- WHAT NEEDS TO BE DONE -
Please rewrite the text lines of every row below with each "point" replaced by "coordinate" and everything else unchanged, leaving the pictures out of your answer.
** start of DATA SECTION **
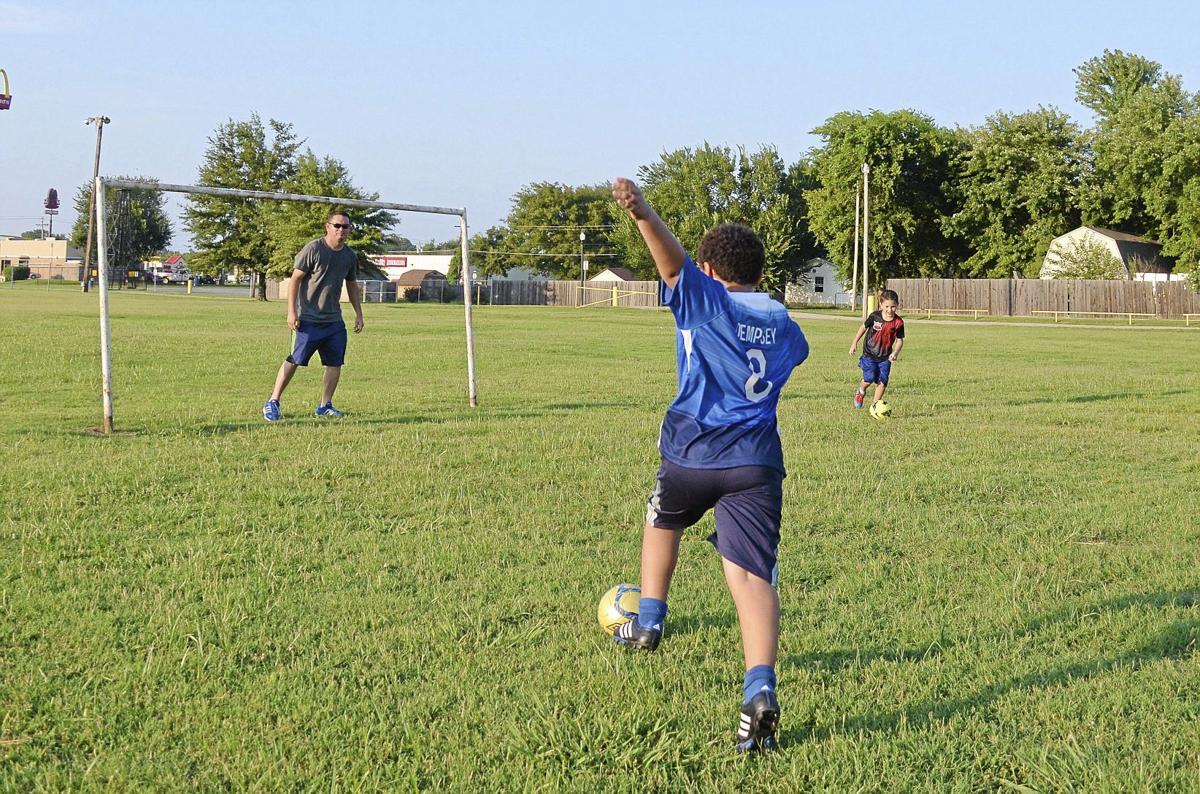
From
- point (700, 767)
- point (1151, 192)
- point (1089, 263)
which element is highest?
** end of DATA SECTION **
- RESPONSE BELOW -
From
- coordinate (700, 767)
- coordinate (1151, 192)
- coordinate (1089, 263)
which element is highest?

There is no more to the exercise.